• [YOUR OBJECTIVE]:
Without pictures, retype the following entries exactly.

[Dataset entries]
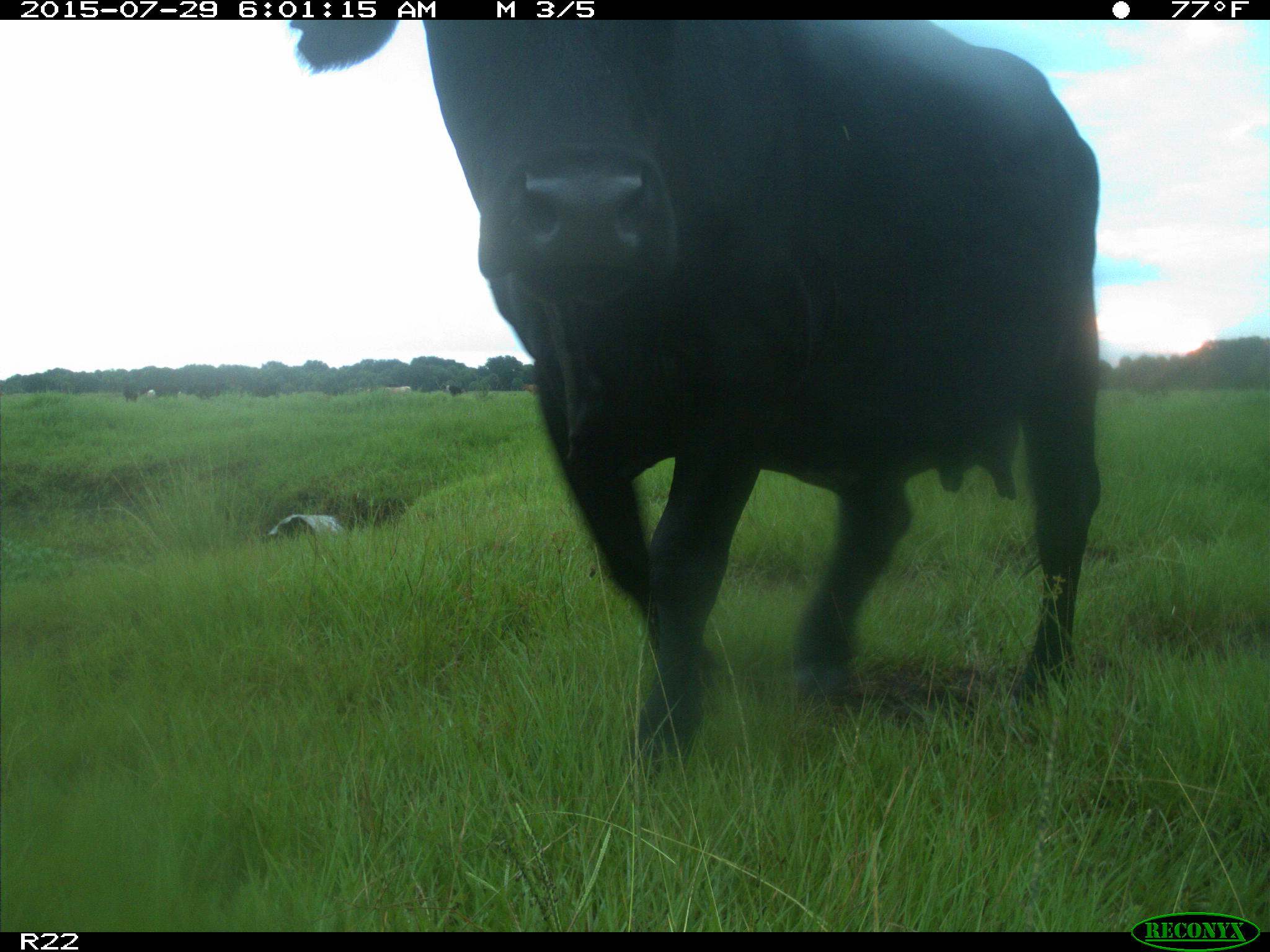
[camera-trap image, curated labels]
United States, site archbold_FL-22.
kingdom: Animalia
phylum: Chordata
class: Mammalia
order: Artiodactyla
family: Bovidae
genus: Bos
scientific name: Bos taurus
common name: domestic cow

• [SOLUTION FOR THIS PROBLEM]:
[camera-trap image, curated labels]
United States, site archbold_FL-22.
kingdom: Animalia
phylum: Chordata
class: Mammalia
order: Artiodactyla
family: Bovidae
genus: Bos
scientific name: Bos taurus
common name: domestic cow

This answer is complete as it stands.